墓じまい

墓じまい

墓じまい

すでに埋葬されている遺骨を別のお墓に埋葬しなおすことを「改葬(かいそう)」と言います。

改葬する場合、遺骨を取り出したあとのお墓は、更地に戻すことになります。ここ数年、よく耳にするようになった「墓じまい」という言葉は、本来「今あるお墓の墓石を撤去し、更地にもどすこと」を指すものです。

つまり、墓じまいとは、改葬に必要な手順の一つで「お墓を処分して、先祖の供養をやめてしまう」などの意味ではありません。

墓じまいとは、現在のお墓を撤去し、遺骨を他の墓地に移転、または永代供養墓に改葬することを指します。

勝手に埋葬されている遺骨を移動したり、無届でお墓ごと遺骨を処分するということもできません。遺骨を他所へ移すときにも、役所への申請や書類上の手続きをすることが法律上定められています。

墓じまいの費用

墓じまいにかかる費用をご説明いたします。

お寺へのお布施(離檀料・閉眼供養料)

墓じまいを決めたら、そこの墓地の管理者に申し出をしますが、今のお墓が寺墓地(檀家になっている)の場合は、まずはお寺へご相談します。

その際、伝える時期や伝え方には十分な配慮が必要になってきます。なぜなら、寺墓地の墓じまいをするということは檀家をやめること、つまり、お墓の管理費が入らなくなるだけではなく、お寺を経済的に支える人が減ることを意味しているからです。お寺にとってはあまり望ましいこととは言えません。これまでの手厚い供養に対して御礼を述べたうえで、墓じまいをしたい理由や希望する時期などを伝え、お寺側にもきちんと納得してもらう必要があります。その時に、一番気になる事は「お寺へのお礼のお布施」かと思います。

墓じまいをする時のお寺へのお布施をよく「離檀料」と言いますが、本来「離檀料」というものはありません。墓じまいするにあたってお布施を包む習慣はありますが、それはあくまで檀家側のお礼の気持ちです。お寺から請求されるものでもありません。今できる精一杯の額をお布施としてお渡されると宜しいでしょう。

「どのくらい包めばよいか分らない」「お気持ちでと言われた」という声も多くお伺いしますが、これまでのお寺とのお付き合いの度合いや頂いた戒名などによっても違いますので、相場というものはありません。

また、その他に墓じまいをするときは「閉眼供養」を行います。閉眼供養は、魂抜き・抜魂供養とも言いますが、こちらは通常の法要と同額のお布施をお包みになることが多いようです。

お墓の撤去費用

墓じまいするには、お墓を解体処分し、墓地を更地に戻す必要があります。

お墓は不動産と違って、所有権を購入したのではなく、墓地としての使用権を購入しているところがほどんどです。

よく「お墓は転売出来ますか?」「お金は戻ってきますか?」と問合せがありますが、所有権を持っているわけではないので、転売することもお金が戻ってくることもありません。(※一部の霊園では、少額戻ってくる事もあるようです)

逆に、解体処分をする費用がかかります。

解体処分の費用は、お墓の面積や立地によって異なります。お墓の面積が広く、または山の上にあるお墓で重機が通れないような立地にあると費用がかさみます。

お墓を解体処分する際は、事前に石材店へ連絡して、見積りをとってもらいましょう。

=== 取り組む課題 ===
a) 墓じまいの文章の「その際、伝える時期や伝え方に」から「相場というものはありません。」までを、一字も変えずに書き写してください。
b) 墓じまいの文章をもとに、次の問いに答えてください。
(i) すでに埋葬されている遺骨を別のお墓に埋葬しなおすことを何と言いますか。
(ii) 閉眼供養はほかにどんな呼び名がありますか。
(iii) お墓を解体処分する前に、見積りをとってもらうにはどこへ連絡しますか。

=== 記録された資料 ===
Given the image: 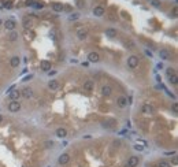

=== 課題の答え ===
a)
その際、伝える時期や伝え方には十分な配慮が必要になってきます。なぜなら、寺墓地の墓じまいをするということは檀家をやめること、つまり、お墓の管理費が入らなくなるだけではなく、お寺を経済的に支える人が減ることを意味しているからです。お寺にとってはあまり望ましいこととは言えません。これまでの手厚い供養に対して御礼を述べたうえで、墓じまいをしたい理由や希望する時期などを伝え、お寺側にもきちんと納得してもらう必要があります。その時に、一番気になる事は「お寺へのお礼のお布施」かと思います。

墓じまいをする時のお寺へのお布施をよく「離檀料」と言いますが、本来「離檀料」というものはありません。墓じまいするにあたってお布施を包む習慣はありますが、それはあくまで檀家側のお礼の気持ちです。お寺から請求されるものでもありません。今できる精一杯の額をお布施としてお渡されると宜しいでしょう。

「どのくらい包めばよいか分らない」「お気持ちでと言われた」という声も多くお伺いしますが、これまでのお寺とのお付き合いの度合いや頂いた戒名などによっても違いますので、相場というものはありません。

b)
(i) 改葬(かいそう)
(ii) 魂抜き・抜魂供養
(iii) 石材店